TD-MPC: A World Model for Action

June 2026

TD-MPC makes a useful turn in model-based RL: it moves the world model's job from reconstructing every visible detail to predicting the parts that matter for action.

The entry point of TD-MPC is an old problem in model-based RL. If an agent wants to evaluate the future before acting, it needs an internal model. A more complete model looks more reliable for planning, while computation and model error both grow with the planning horizon.

The paper compresses that problem into a concrete interface: if an agent wants to imagine the future before acting, what kind of world model does it actually need?

The natural answer is to build the most complete model possible. Given the current state and an action, it should predict the next image, the next state, and every changing detail in the environment. This sounds reasonable. In continuous control, it is often too expensive.

A walking robot is surrounded by details: floor texture, shadows, background colors, pixel noise, and body details irrelevant to the task. Training a model to reproduce all of them spends capacity on information the controller may never use. Planning then calls the model repeatedly. A small one-step error can become a larger rollout error after several imagined steps.

TD-MPC makes a direct judgment: for an acting agent, the important test for a world model is whether it helps choose better actions.

The Old Problem Of Long-Horizon Planning

A simple route in reinforcement learning is to avoid explicit environment modeling and learn a policy through trial and error. Given a state, the policy outputs an action. SAC-like model-free methods live in this family. They are relatively simple and stable, while their sample efficiency can be poor.

Model-based RL takes another route. The agent first learns a model, then tries actions inside that model. It can ask:

if I execute action a, what will happen over the next few steps?

This is model predictive control, or MPC. The procedure is fixed: at each time step, look ahead for a short horizon, evaluate many candidate action sequences, choose the sequence with the highest predicted return, and execute only its first action. At the next observation, plan again.

This mechanism fits continuous control well. The action can be joint torque, velocity, direction, or another continuous vector, instead of a discrete button such as left, right, or jump.
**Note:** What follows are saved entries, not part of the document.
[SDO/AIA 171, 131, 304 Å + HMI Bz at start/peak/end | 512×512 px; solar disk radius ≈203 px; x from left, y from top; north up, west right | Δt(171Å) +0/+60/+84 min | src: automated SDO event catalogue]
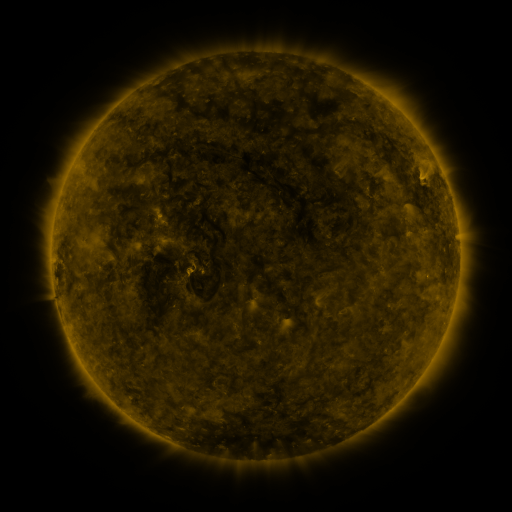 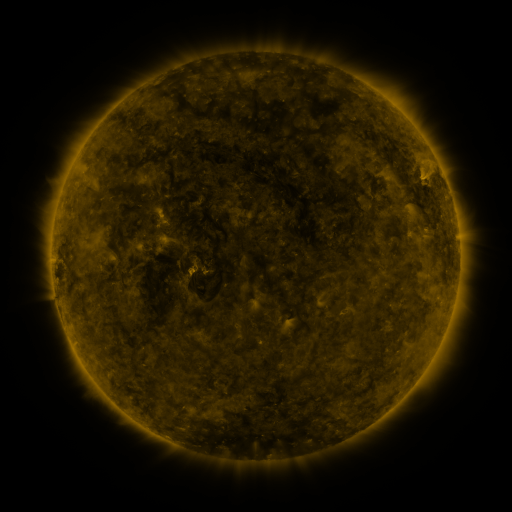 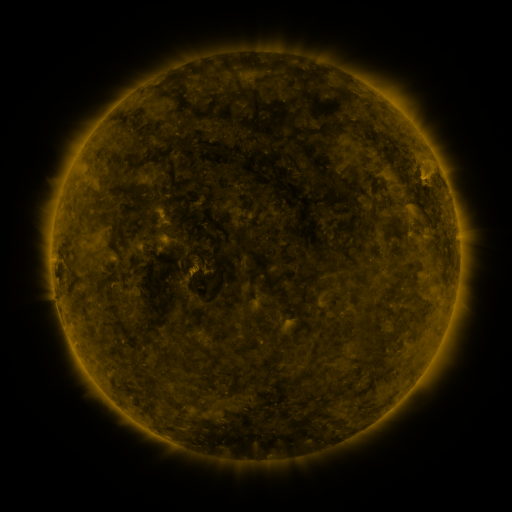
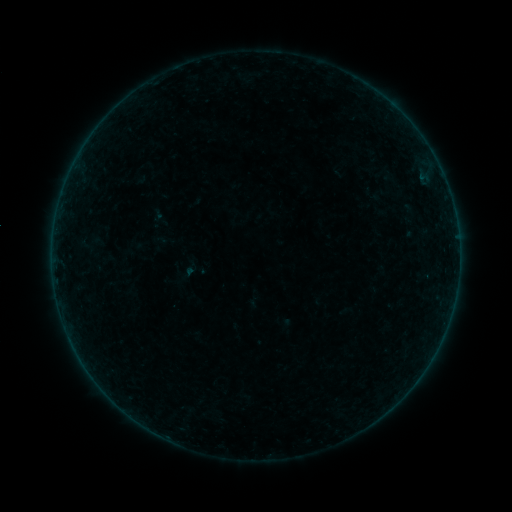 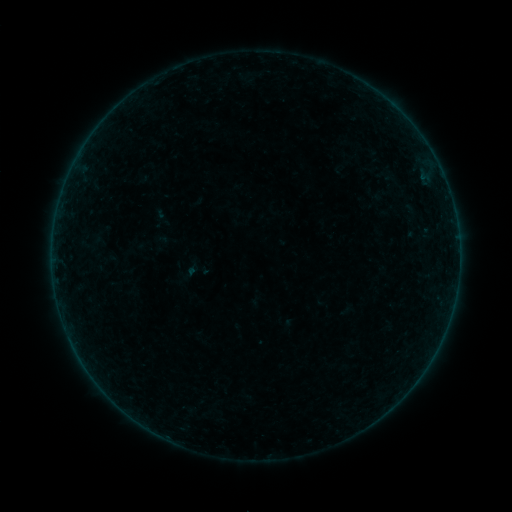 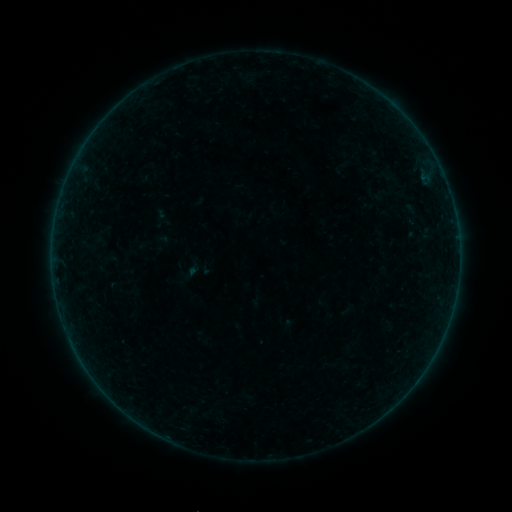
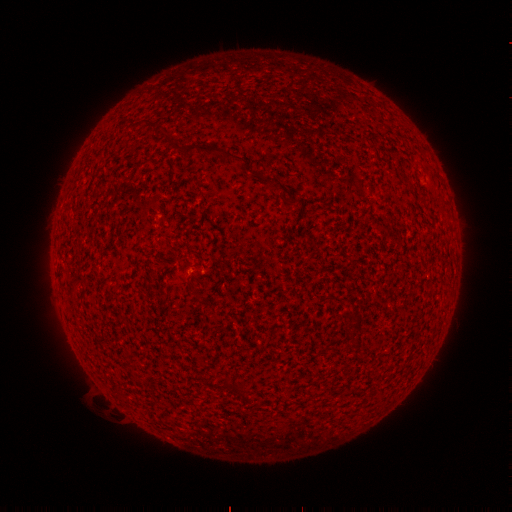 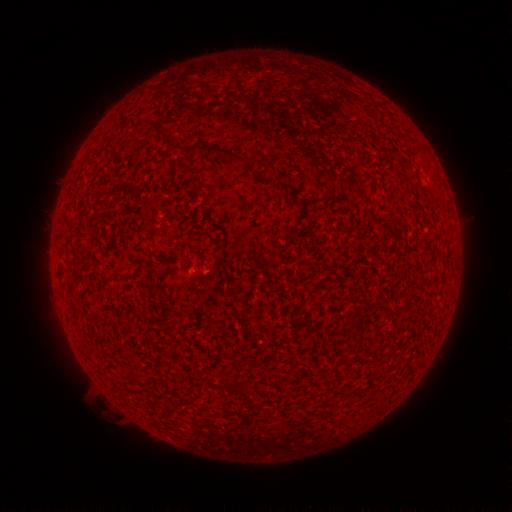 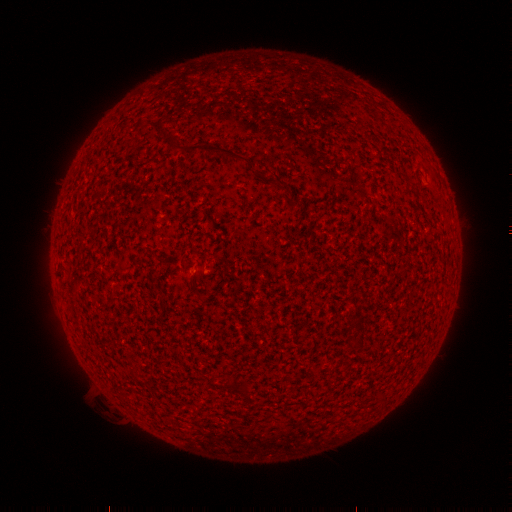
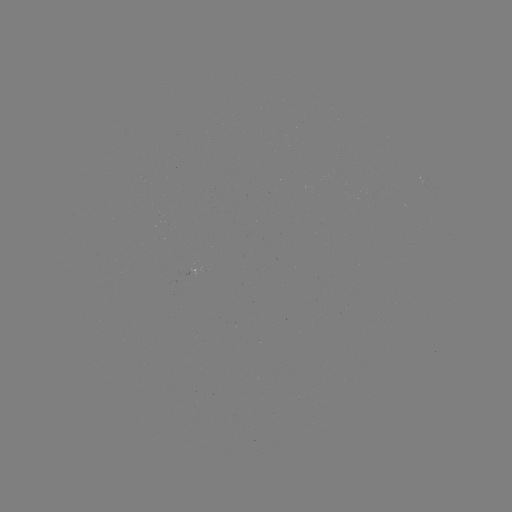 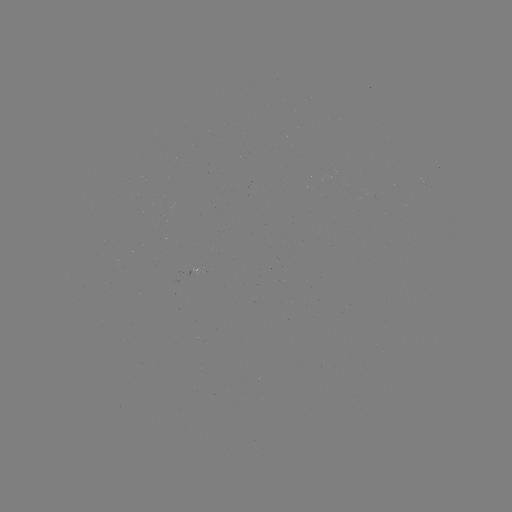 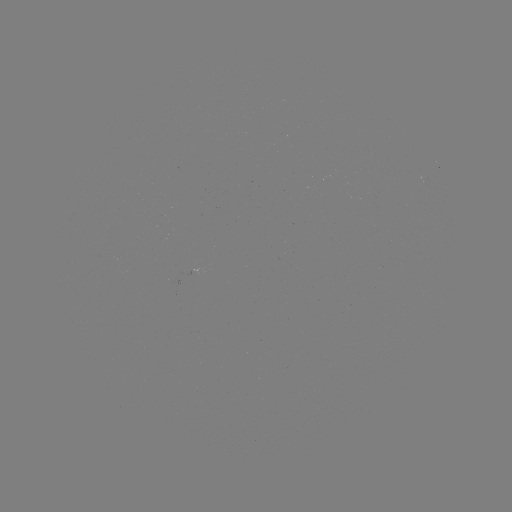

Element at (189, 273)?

Humanoid and Dog locomotion tasks have high-dimensional action spaces, where pure trial-and-error learning can be slow.

MPC also has a clear failure mode. A short horizon can be myopic. A long horizon is expensive, and errors in the learned model accumulate. TD-MPC's central compromise is simple: use the model for the near future, and use a value function for the far future.

TD-MPC overview figure from the paper showing latent model rollouts, reward, value, and benchmark curves — Figure 1 from the TD-MPC paper. The top diagram is the method in miniature: encode observation into latent state, perform model rollouts, score them with reward and value, then execute an action. The bottom plots show the paper's headline Humanoid and Dog locomotion results.

Short-Term Model, Long-Term Q

The name TD-MPC has two parts. MPC handles short-horizon planning. Temporal difference learning trains long-term value estimates.

Long-term value here is a number produced by a network. More precisely, the paper uses Q(z, a): given a latent state z and an action a, output the expected long-term reward from that point.

During inference, TD-MPC encodes the current observation into a latent state z_0. It then samples many candidate action sequences. For each sequence, it repeatedly calls the dynamics model:

z_0 + a_0 -> z_1
z_1 + a_1 -> z_2
z_2 + a_2 -> z_3
...
z_H

This is a model rollout. The robot is still in the real environment; the learned dynamics model is being called several times internally to imagine possible futures. Each candidate trajectory receives a score:

short-term rewards + terminal Q value

The first term comes from reward predicted along the short rollout. The second term comes from the Q function at the end of the planning horizon. MPC can therefore avoid rolling out very far while still accounting for long-term return.

This is the paper's clean interface: model-based planning handles local action details, and TD value learning reconnects the local plan to the long-term objective.

TOLD: A Latent Model Built For Acting

The model inside TD-MPC is called TOLD: Task-Oriented Latent Dynamics. The name can sound abstract, but the object is a set of neural networks:

h: observation -> latent state z
d: z + action -> next z
R: z + action -> reward
Q: z + action -> long-term value
pi: z -> candidate action

The raw observation can be robot state or image input. Either way, it must become numbers. The network that turns raw input into a latent vector is the encoder, also called the representation network. TD-MPC uses h to encode an observation into z, and planning happens inside that latent representation.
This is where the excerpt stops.